As plantings for the 2021 potato crop in North-western Europe is wrapping up, the NEPG reports that the final planted potato area within the NEPG region (EU-4) will most likely be reduced by 3 to 5 percent. The so-called EU-4 countries include the Netherlands, Belgium, France and Germany.
NEPG says this is an absolutely historical event – the last time the planted area went down was in 2014), while the total area has usually gone up year after year for the past two decades. The industry body further says that its repeated calls to growers since last summer to lower their planted area, and the difficult situation on the free buy market since the 2020 harvest, have been headed by growers.
Cold and dry weather since mid-April
Even if winter 2020-2021 was usually wetter than the last three or four winters, the weather has been colder and dryer since mid-April. Earlies were planted between end of February and April. Some plantings of maincrop happened of March beginning of April in some regions, but real work started third week of April.
Main crop plantings have been done very swiftly and in good but cold conditions.
Frost protection by irrigation was largely used in the early producing regions of Western Germany, whereas in Belgium and Germany earlies kept quiet under snowfall around April 6. Earlies have currently a two week delay due to the cold weather. And the mostly dry weather could also have an impact if it stays around for another couple of weeks.
At the end of the first week of May, maincrop planting were estimated to be above 95%. The cold weather with some frosts at night since the third week of April has slowed down any quick emergence.
Good undertone for the old crop market
The free market is in a bullish mood, as processors expect some kind of boom or at least an increase in demand in the coming weeks and months – on the NEPG market, but also for shipment to other European countries and for export outside the Union.
Growers are confident about the future market, since the early crops will be later, while the main crops will ermerge later. The cold weather since the beginning of April has helped to keep most stocks in good shape (not as much sprouting as feared at the end of the winter).
Free buy volumes of available stock are also lower than in recent years.
Most growers are aware that their potato business is fragile and uncertain, the NEPG says. On the one hand, production costs have gone up during the last two seasons, yields have somewhat stagnated for the last four years, while storing potatoes is more expensive and difficult.

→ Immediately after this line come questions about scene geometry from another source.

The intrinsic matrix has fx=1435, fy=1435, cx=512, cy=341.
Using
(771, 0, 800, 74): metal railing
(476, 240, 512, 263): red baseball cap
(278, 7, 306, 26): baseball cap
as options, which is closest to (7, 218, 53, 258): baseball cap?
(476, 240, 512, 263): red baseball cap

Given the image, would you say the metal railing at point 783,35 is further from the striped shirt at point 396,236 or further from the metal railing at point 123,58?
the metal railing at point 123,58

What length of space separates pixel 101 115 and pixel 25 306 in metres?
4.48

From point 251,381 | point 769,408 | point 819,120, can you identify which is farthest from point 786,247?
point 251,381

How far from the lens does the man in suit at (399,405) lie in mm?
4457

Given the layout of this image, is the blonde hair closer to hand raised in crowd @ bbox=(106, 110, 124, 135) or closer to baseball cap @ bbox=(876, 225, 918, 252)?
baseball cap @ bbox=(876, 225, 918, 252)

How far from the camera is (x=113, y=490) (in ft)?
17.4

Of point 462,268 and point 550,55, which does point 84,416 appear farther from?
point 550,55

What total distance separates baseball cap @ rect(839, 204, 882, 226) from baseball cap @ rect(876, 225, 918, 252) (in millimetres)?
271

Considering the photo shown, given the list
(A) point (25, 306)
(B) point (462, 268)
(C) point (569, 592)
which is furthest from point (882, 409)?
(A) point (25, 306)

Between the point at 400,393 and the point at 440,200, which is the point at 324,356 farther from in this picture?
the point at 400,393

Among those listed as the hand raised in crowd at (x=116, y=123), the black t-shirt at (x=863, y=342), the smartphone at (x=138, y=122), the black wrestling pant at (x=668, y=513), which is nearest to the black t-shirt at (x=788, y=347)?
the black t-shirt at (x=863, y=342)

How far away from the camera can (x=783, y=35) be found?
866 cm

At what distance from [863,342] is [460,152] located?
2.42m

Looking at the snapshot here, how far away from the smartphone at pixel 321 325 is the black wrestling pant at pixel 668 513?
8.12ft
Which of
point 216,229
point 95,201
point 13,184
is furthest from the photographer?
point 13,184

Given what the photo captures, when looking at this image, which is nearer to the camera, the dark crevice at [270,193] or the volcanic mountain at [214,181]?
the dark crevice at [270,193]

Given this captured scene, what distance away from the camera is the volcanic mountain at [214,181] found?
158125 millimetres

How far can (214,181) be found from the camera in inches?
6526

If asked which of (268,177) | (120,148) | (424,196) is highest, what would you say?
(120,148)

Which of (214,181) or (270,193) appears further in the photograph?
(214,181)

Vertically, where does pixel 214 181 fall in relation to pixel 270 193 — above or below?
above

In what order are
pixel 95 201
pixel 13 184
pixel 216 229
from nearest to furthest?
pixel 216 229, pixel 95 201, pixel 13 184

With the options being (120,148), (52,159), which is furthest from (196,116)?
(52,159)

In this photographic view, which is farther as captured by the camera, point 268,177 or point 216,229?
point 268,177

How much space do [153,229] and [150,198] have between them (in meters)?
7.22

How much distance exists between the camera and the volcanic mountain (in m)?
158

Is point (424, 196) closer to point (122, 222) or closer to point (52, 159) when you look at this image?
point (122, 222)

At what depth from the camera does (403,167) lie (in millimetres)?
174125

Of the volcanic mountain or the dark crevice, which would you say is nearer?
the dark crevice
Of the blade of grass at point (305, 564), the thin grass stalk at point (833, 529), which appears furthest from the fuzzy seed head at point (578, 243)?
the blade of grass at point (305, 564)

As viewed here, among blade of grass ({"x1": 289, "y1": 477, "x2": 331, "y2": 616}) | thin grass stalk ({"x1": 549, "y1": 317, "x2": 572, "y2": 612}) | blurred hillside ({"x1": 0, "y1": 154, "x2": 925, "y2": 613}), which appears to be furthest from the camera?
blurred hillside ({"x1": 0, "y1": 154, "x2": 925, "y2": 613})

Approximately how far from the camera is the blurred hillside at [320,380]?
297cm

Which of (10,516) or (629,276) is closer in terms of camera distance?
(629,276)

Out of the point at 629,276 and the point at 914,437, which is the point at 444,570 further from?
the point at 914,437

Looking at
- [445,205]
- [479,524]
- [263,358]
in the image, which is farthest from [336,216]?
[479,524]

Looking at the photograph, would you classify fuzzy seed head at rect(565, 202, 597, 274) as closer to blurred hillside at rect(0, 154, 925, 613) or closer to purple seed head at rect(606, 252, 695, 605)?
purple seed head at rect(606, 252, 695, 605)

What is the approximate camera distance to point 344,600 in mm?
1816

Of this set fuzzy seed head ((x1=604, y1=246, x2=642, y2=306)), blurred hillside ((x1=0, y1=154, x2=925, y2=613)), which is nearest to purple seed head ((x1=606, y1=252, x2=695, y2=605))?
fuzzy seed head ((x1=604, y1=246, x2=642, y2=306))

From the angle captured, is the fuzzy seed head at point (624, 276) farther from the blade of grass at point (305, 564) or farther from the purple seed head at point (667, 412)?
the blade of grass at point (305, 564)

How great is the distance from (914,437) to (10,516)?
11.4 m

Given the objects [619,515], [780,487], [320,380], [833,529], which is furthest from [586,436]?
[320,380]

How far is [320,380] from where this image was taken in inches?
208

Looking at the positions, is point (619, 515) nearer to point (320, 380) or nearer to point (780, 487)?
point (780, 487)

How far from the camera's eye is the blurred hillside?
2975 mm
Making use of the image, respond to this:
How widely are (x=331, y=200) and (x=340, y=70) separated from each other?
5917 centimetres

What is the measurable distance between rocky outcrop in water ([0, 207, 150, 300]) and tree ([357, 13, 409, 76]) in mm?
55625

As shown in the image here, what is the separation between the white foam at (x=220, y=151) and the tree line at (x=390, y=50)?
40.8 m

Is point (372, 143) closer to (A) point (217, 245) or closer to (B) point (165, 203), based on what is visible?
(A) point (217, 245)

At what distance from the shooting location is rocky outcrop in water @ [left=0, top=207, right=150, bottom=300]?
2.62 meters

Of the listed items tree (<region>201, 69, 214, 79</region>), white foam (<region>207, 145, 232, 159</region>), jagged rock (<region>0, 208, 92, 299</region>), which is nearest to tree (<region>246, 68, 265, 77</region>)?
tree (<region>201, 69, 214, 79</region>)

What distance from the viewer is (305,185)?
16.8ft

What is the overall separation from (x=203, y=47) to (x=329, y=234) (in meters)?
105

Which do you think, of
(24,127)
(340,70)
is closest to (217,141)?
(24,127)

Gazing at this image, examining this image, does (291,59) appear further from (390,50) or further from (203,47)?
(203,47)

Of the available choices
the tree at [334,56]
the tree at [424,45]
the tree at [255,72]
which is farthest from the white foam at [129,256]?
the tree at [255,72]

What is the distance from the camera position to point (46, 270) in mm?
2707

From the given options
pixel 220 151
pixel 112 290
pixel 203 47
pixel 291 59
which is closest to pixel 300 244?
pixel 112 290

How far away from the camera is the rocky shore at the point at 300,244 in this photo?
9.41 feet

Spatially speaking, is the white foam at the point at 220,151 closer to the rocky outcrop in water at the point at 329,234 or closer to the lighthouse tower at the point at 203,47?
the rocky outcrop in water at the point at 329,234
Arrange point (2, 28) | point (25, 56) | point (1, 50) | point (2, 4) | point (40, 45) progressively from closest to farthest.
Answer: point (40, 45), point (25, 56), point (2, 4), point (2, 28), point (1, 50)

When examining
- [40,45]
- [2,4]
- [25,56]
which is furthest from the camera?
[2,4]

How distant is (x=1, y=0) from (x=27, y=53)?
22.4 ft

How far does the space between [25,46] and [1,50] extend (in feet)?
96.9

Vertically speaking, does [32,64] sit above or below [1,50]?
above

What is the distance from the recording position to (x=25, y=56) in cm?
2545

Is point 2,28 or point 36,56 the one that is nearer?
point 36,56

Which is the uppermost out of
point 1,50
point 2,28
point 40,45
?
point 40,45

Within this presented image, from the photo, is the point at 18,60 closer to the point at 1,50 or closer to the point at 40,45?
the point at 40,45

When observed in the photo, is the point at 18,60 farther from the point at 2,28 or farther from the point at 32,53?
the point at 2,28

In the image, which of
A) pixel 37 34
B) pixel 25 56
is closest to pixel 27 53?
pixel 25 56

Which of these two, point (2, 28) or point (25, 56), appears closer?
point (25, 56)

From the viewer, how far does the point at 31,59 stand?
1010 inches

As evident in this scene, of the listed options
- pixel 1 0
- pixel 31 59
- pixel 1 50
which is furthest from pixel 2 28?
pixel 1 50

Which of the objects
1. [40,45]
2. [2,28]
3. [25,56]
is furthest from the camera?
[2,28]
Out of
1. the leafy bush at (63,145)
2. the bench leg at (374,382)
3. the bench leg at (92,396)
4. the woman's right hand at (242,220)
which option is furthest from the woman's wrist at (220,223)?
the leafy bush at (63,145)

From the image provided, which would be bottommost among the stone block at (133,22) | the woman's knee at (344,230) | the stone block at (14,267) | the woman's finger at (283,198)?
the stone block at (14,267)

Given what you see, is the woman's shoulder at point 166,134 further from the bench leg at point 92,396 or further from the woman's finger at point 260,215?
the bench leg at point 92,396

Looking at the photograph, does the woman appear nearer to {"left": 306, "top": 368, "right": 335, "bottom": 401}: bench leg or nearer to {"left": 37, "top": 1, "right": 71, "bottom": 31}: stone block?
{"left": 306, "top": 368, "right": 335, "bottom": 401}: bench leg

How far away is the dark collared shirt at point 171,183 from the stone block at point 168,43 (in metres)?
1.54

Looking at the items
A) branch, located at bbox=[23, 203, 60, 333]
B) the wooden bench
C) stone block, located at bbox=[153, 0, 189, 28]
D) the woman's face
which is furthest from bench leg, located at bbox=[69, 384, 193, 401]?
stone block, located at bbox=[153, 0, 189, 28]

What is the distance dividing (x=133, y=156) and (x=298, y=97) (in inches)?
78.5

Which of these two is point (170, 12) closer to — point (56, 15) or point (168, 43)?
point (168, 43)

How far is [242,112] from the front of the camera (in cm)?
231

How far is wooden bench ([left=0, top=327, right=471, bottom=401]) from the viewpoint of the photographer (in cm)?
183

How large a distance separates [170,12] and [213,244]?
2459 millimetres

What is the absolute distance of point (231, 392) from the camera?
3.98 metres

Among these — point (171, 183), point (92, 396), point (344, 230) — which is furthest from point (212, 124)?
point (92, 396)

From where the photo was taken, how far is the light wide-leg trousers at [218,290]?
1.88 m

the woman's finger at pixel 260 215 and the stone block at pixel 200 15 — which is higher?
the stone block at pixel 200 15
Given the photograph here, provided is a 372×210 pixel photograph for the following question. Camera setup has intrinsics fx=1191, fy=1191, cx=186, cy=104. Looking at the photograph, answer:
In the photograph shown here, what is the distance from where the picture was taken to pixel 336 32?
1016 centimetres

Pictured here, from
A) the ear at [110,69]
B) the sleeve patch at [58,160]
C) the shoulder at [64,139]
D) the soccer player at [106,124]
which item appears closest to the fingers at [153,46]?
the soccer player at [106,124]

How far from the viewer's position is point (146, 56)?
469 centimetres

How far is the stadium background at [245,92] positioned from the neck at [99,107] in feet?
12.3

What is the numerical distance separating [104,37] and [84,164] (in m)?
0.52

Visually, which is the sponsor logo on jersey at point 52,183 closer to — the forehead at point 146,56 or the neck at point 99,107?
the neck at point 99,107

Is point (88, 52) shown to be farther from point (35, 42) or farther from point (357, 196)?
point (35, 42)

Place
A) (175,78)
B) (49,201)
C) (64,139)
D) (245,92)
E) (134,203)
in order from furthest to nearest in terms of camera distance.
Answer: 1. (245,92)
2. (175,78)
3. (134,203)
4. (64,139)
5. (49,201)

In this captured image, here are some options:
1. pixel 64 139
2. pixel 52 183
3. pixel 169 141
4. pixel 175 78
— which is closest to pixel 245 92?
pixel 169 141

On the other hand, potato producers and the potato sector as a whole have often been singled out when water pollution, erosion and mud runoffs, and a lot of spraying are observed. Growers have to be aware of this, show that they are making a lot of effort, and communicate their situation better publicly, NEPG says. Growers expect that continued research and development will soon provide them with varieties and techniques that are better adapted to environmental constraints (blight, climate change) and societal expectations.